Wichtige Vertreter der Regierungskoalition äußern Verständnis und Unterstützung für eine diskriminierungsfreie und ordnungspolitisch unbedenkliche Förderung insbesondere auch der Zeitschriften. Dennoch hat die Bundesregierung bislang nicht erkennen lassen, welche Pläne sie für eine Förderung hegt. Es soll sogar die Frage des federführenden Ressorts wieder aufgeworfen worden sein. Ein Missverständnis wäre jedenfalls die Vorstellung, eine Förderung von Zeitschriften- und Zeitungsmedien anhand bspw. der zugestellten oder verbreiteten Stücke sei keine Förderung der Digitalisierung, um die es doch allein gehe. Diese Vorstellung erläge ihrerseits dem Missverständnis, gedruckte und digitale Varianten eines Titels seien als getrennte Publikationen zu denken, die unabhängig voneinander existieren und finanziert würden und ohne Rücksicht auf die Wünsche der Leserinnen und Leser gegeneinander austauschbar seien. Tatsächlich muss jede Publikation ihre Leserschaft nach deren Wünschen in digitaler und gedruckter Form versorgen und aus den Gesamteinnahmen aller Verbreitungswege Redaktion, Geschäftsbetrieb und Investitionen in die Digitalisierung finanzieren. Die Rolle der gedruckten Auflagen ist deshalb wenigstens eine vierfache:

Zig Millionen Menschen lesen bewusst gedruckte Presseerzeugnisse und haben ein Anrecht darauf. Ebenso haben Verlage und Redaktionen die Aufgabe und das Recht, diese Nachfrage durch gedruckte Ausgaben zu bedienen.
Gedruckte Zeitschriften und Zeitungen haben einen eigenständigen Informations- und Bildungswert, den digitale Medienangebote nicht vollständig ersetzen.

====

**KURZE AUFGABE**
Nenne alle Posten, die laut dem Textauszug oben jede Publikation aus den Gesamteinnahmen aller Verbreitungswege finanzieren muss.

**DATENÜBERSICHT**
====

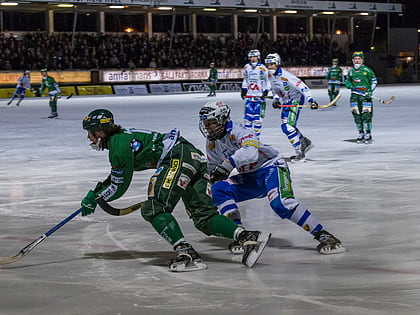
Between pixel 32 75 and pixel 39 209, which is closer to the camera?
pixel 39 209

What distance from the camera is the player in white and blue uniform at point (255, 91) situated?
15141 mm

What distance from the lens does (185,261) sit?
17.2ft

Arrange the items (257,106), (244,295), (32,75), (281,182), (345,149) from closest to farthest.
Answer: (244,295) < (281,182) < (345,149) < (257,106) < (32,75)

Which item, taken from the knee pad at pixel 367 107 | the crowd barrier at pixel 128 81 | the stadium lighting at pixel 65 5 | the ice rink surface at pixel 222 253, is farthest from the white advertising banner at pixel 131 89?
the ice rink surface at pixel 222 253

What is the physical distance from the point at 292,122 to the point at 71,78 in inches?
1253

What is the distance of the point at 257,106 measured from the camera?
15.2 metres

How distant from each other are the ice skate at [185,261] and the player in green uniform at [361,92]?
9795 mm

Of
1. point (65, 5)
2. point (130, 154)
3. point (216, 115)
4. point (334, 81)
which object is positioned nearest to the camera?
point (130, 154)

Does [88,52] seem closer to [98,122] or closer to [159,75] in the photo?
[159,75]

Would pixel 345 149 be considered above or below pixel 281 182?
below

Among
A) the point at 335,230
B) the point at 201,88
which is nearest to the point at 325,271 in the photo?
the point at 335,230

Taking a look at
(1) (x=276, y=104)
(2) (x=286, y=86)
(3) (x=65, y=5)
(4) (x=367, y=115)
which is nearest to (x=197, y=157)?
(2) (x=286, y=86)

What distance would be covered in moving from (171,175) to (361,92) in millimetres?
9955

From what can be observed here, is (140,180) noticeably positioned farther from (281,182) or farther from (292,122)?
(281,182)
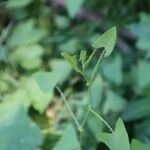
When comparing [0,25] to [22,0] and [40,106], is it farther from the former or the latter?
[40,106]

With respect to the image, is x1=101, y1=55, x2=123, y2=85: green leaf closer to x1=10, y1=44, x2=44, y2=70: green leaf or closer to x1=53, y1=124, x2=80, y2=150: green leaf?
x1=10, y1=44, x2=44, y2=70: green leaf

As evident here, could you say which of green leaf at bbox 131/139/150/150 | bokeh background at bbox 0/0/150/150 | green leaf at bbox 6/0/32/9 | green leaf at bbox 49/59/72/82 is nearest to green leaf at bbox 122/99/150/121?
bokeh background at bbox 0/0/150/150

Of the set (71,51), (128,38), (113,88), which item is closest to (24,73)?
(71,51)

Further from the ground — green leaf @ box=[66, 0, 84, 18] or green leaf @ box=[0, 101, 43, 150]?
green leaf @ box=[66, 0, 84, 18]

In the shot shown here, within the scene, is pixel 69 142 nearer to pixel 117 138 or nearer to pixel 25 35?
pixel 117 138

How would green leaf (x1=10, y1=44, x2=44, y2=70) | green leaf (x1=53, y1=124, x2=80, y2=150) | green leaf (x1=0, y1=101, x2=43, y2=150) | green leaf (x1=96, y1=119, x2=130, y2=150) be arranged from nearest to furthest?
green leaf (x1=96, y1=119, x2=130, y2=150)
green leaf (x1=53, y1=124, x2=80, y2=150)
green leaf (x1=0, y1=101, x2=43, y2=150)
green leaf (x1=10, y1=44, x2=44, y2=70)

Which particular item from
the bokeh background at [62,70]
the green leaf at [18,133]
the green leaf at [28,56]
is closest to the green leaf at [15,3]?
the bokeh background at [62,70]

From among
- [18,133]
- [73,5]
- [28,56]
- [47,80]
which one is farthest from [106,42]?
[28,56]
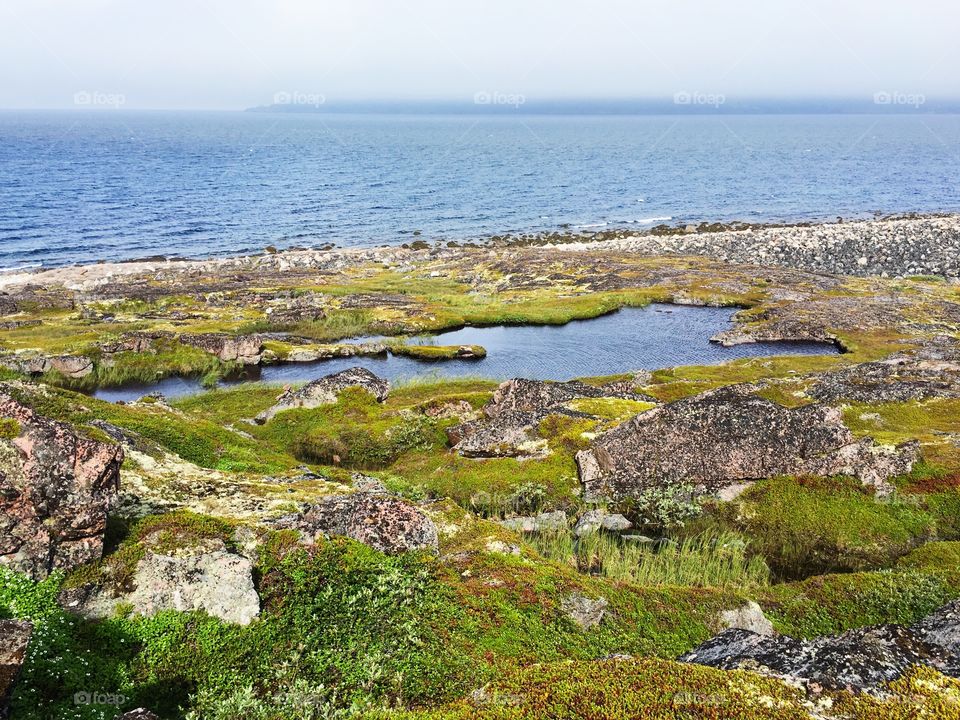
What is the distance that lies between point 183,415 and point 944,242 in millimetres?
137296

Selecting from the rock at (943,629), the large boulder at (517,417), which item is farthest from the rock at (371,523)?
the large boulder at (517,417)

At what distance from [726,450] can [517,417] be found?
1252 centimetres

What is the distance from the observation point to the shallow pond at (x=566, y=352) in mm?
65938

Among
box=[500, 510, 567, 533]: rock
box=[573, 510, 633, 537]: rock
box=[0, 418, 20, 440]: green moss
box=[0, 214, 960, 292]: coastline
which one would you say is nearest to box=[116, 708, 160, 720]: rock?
box=[0, 418, 20, 440]: green moss

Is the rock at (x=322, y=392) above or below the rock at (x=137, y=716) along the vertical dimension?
below

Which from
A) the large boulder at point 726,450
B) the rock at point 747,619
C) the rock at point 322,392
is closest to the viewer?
the rock at point 747,619

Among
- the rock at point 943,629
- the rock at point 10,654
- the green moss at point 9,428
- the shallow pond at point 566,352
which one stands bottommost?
the shallow pond at point 566,352

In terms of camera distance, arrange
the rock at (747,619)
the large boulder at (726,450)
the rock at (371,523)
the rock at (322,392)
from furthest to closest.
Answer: the rock at (322,392)
the large boulder at (726,450)
the rock at (371,523)
the rock at (747,619)

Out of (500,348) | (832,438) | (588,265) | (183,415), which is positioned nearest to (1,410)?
(183,415)

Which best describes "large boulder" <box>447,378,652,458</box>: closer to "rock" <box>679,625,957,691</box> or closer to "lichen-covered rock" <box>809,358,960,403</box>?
"lichen-covered rock" <box>809,358,960,403</box>

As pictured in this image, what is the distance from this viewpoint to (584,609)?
17438 mm

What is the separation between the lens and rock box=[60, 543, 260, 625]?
14938 millimetres

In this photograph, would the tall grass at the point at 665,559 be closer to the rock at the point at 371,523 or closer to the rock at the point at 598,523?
the rock at the point at 598,523

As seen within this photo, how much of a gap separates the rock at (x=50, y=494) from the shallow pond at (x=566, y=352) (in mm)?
46366
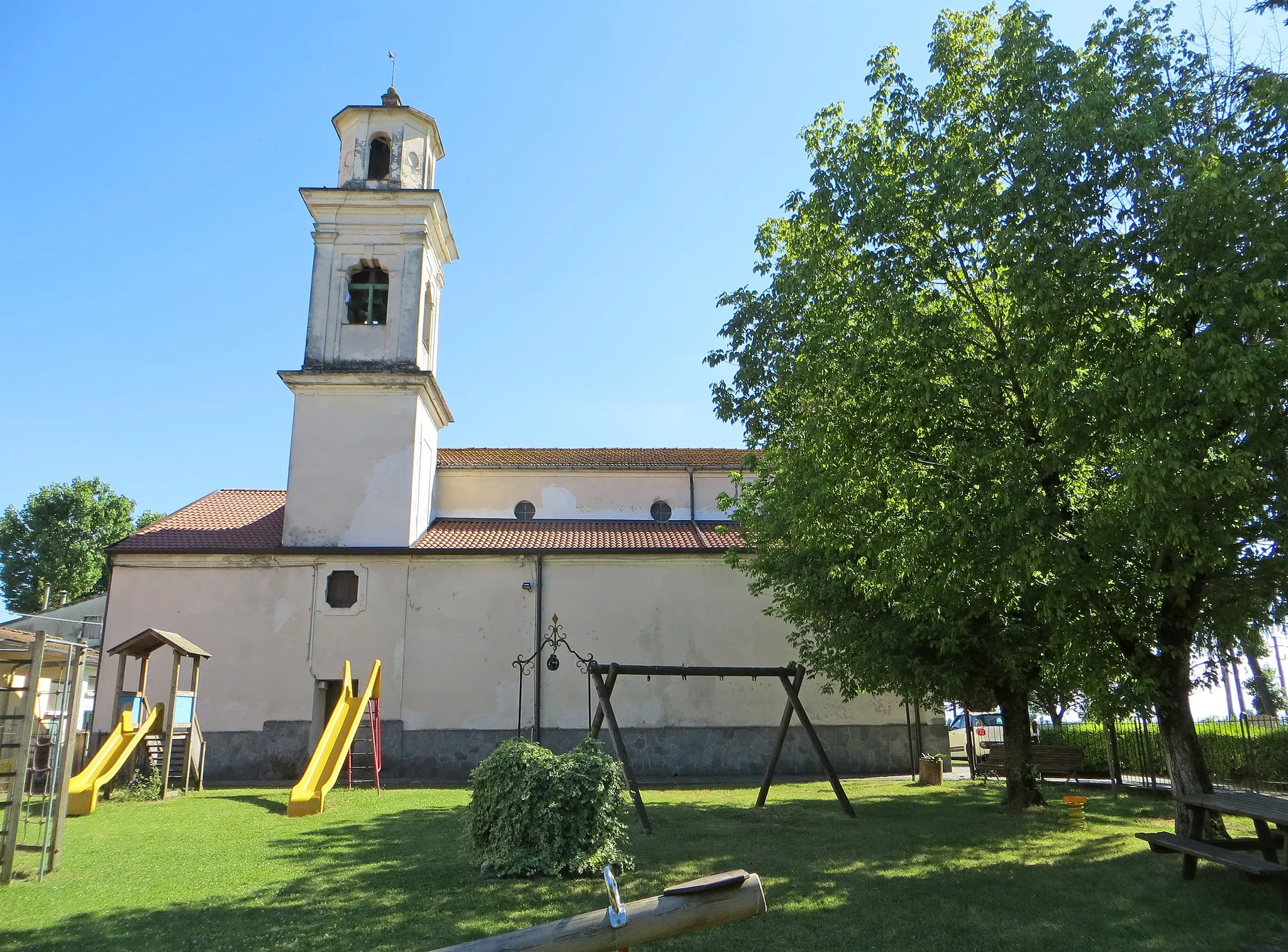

====

**LÖSUNG DER AUFGABE**
Jede Publikation muss daraus die Redaktion, den Geschäftsbetrieb und die Investitionen in die Digitalisierung finanzieren.